• _Task details_
Copy out every one of the lines below word for word, but leave the pictures out.

# Start of Raw data

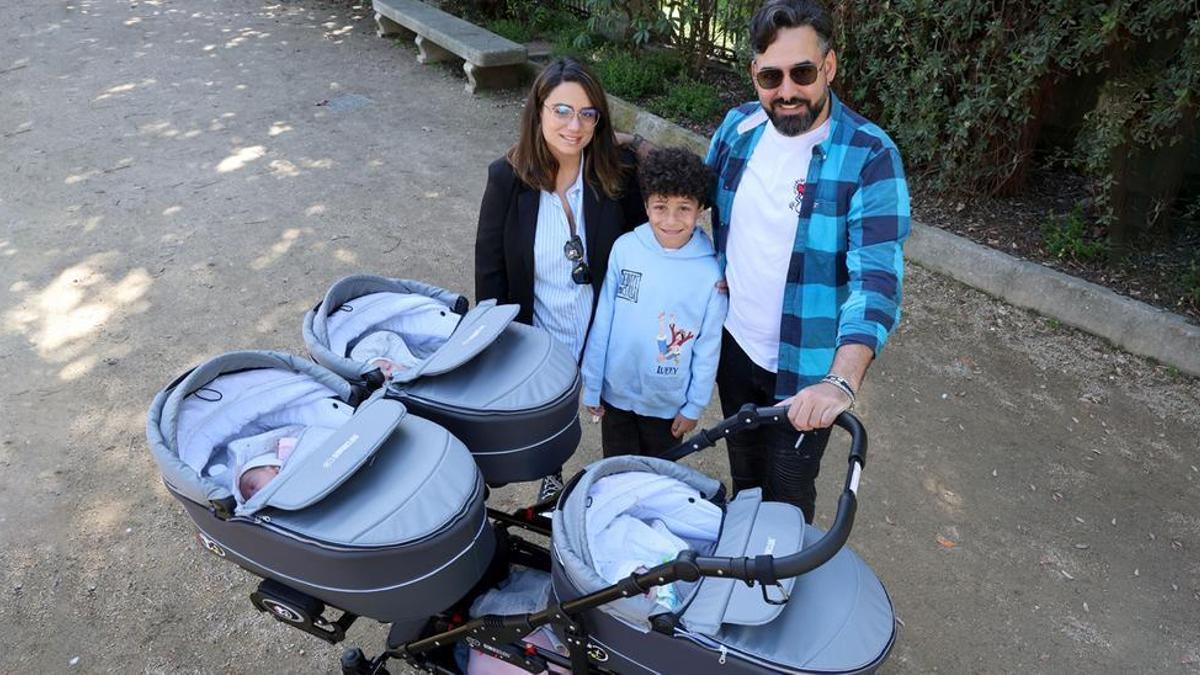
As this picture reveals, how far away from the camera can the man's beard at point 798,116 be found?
6.95 feet

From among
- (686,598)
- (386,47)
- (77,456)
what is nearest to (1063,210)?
(686,598)

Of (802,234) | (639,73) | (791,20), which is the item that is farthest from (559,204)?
(639,73)

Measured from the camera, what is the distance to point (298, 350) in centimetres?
426

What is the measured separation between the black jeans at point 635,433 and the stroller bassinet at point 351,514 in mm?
896

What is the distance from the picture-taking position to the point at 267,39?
31.0 feet

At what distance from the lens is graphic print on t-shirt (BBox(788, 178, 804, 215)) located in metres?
2.19

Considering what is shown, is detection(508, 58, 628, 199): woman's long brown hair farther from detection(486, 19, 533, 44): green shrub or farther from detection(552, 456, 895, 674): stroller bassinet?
detection(486, 19, 533, 44): green shrub

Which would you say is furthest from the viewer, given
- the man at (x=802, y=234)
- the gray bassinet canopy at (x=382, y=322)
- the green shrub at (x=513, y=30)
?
the green shrub at (x=513, y=30)

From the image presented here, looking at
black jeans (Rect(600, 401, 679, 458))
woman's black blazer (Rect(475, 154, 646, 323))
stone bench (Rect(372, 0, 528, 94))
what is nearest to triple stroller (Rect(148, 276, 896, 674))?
woman's black blazer (Rect(475, 154, 646, 323))

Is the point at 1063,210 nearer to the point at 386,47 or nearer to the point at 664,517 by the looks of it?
the point at 664,517

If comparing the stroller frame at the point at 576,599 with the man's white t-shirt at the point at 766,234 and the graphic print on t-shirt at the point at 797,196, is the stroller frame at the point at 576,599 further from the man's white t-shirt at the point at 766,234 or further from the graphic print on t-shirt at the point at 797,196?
the graphic print on t-shirt at the point at 797,196

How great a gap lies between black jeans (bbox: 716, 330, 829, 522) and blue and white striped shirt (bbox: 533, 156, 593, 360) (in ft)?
1.51

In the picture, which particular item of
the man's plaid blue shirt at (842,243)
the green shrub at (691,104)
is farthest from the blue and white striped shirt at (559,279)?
the green shrub at (691,104)

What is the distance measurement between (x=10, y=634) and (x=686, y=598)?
249 cm
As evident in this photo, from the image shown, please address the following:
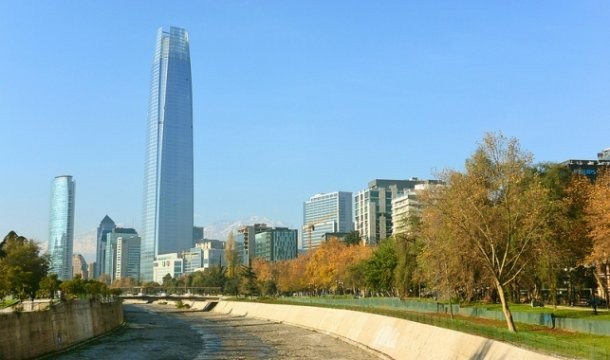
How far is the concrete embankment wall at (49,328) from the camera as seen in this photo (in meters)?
50.4

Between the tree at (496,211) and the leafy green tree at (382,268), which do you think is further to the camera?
the leafy green tree at (382,268)

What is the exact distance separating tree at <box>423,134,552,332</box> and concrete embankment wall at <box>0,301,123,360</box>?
39.7 m

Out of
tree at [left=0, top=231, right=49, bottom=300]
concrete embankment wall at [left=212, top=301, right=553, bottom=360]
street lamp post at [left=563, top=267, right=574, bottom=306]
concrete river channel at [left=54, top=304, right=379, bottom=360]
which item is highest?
tree at [left=0, top=231, right=49, bottom=300]

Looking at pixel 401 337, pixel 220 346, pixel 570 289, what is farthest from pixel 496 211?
pixel 220 346

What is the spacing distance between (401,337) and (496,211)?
16273 mm

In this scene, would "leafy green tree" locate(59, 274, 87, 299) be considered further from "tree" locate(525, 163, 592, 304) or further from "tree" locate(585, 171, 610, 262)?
"tree" locate(585, 171, 610, 262)

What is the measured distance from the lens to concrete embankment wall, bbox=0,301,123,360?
165 ft

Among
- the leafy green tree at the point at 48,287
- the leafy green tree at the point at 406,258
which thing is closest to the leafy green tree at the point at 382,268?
the leafy green tree at the point at 406,258

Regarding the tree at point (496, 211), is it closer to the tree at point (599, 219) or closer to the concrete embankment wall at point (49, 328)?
the tree at point (599, 219)

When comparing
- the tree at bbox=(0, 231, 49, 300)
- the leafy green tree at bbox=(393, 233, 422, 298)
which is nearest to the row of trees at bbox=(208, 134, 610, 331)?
the leafy green tree at bbox=(393, 233, 422, 298)

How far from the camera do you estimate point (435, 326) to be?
171ft

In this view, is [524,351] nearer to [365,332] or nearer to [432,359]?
[432,359]

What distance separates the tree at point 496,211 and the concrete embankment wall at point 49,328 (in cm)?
3975

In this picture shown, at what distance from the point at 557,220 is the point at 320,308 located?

# End of Raw data

• _Output of the exercise_
As this picture reveals, how far away from the camera can the man's beard at point 798,116 be found?
6.95 feet

From among
- (686,598)
- (386,47)
- (77,456)
what is nearest to (1063,210)?
(686,598)

Of (802,234) | (639,73) | (791,20), which is the item that is farthest from (559,204)?
(639,73)

Measured from the camera, what is the distance to point (298, 350) in centimetres?
426

What is the measured separation between the black jeans at point 635,433 and the stroller bassinet at point 351,514 in mm?
896

What is the distance from the picture-taking position to the point at 267,39?
31.0 feet

At what distance from the lens is graphic print on t-shirt (BBox(788, 178, 804, 215)) located in metres?
2.19

Considering what is shown, is detection(508, 58, 628, 199): woman's long brown hair farther from detection(486, 19, 533, 44): green shrub or farther from detection(552, 456, 895, 674): stroller bassinet?
detection(486, 19, 533, 44): green shrub

Which would you say is furthest from the viewer, given
- the man at (x=802, y=234)
- the gray bassinet canopy at (x=382, y=322)
- the green shrub at (x=513, y=30)
?
the green shrub at (x=513, y=30)

From the image presented here, looking at
black jeans (Rect(600, 401, 679, 458))
woman's black blazer (Rect(475, 154, 646, 323))
stone bench (Rect(372, 0, 528, 94))
what is nearest to triple stroller (Rect(148, 276, 896, 674))?
woman's black blazer (Rect(475, 154, 646, 323))

Is the point at 1063,210 nearer to the point at 386,47 or nearer to the point at 664,517 by the looks of it?
the point at 664,517

If comparing the stroller frame at the point at 576,599 with the man's white t-shirt at the point at 766,234 and the graphic print on t-shirt at the point at 797,196, is the stroller frame at the point at 576,599 further from the man's white t-shirt at the point at 766,234 or further from the graphic print on t-shirt at the point at 797,196?
the graphic print on t-shirt at the point at 797,196

How great a gap lies between black jeans (bbox: 716, 330, 829, 522) and blue and white striped shirt (bbox: 533, 156, 593, 360) (in ft)?
1.51

In the picture, which particular item of
the man's plaid blue shirt at (842,243)
the green shrub at (691,104)
is farthest from the blue and white striped shirt at (559,279)?
the green shrub at (691,104)

What is the distance measurement between (x=10, y=634) and (x=686, y=598)?
249 cm
As evident in this photo, from the image shown, please address the following:
How far is the concrete embankment wall at (49,328) from the camera as seen in this photo (in meters)?
50.4

Between the tree at (496,211) and the leafy green tree at (382,268), which do you think is further to the camera?
the leafy green tree at (382,268)

What is the exact distance separating tree at <box>423,134,552,332</box> and concrete embankment wall at <box>0,301,123,360</box>?
39.7 m

Out of
tree at [left=0, top=231, right=49, bottom=300]
concrete embankment wall at [left=212, top=301, right=553, bottom=360]
street lamp post at [left=563, top=267, right=574, bottom=306]
concrete river channel at [left=54, top=304, right=379, bottom=360]
which item is highest?
tree at [left=0, top=231, right=49, bottom=300]

Looking at pixel 401 337, pixel 220 346, pixel 570 289, what is farthest from pixel 496 211?
pixel 220 346

What is the spacing distance between (401,337) and (496,211)?
16273 mm

In this scene, would "leafy green tree" locate(59, 274, 87, 299) be considered further from "tree" locate(525, 163, 592, 304) or further from "tree" locate(585, 171, 610, 262)?
"tree" locate(585, 171, 610, 262)

What is the measured distance from the lens to concrete embankment wall, bbox=0,301,123,360?
165 ft

Among
- the leafy green tree at the point at 48,287
- the leafy green tree at the point at 406,258
which thing is closest to the leafy green tree at the point at 382,268?
the leafy green tree at the point at 406,258

Regarding the tree at point (496, 211), is it closer to the tree at point (599, 219) or closer to the concrete embankment wall at point (49, 328)?
the tree at point (599, 219)

When comparing
- the tree at bbox=(0, 231, 49, 300)
- the leafy green tree at bbox=(393, 233, 422, 298)
which is nearest to the row of trees at bbox=(208, 134, 610, 331)?
the leafy green tree at bbox=(393, 233, 422, 298)

How far from the camera do you estimate point (435, 326) to be?
171ft

In this view, is [524,351] nearer to [365,332] or nearer to [432,359]?
[432,359]

What distance separates the tree at point 496,211 and the concrete embankment wall at point 49,328 (in cm)?
3975

In this picture shown, at what distance from the point at 557,220 is the point at 320,308 located?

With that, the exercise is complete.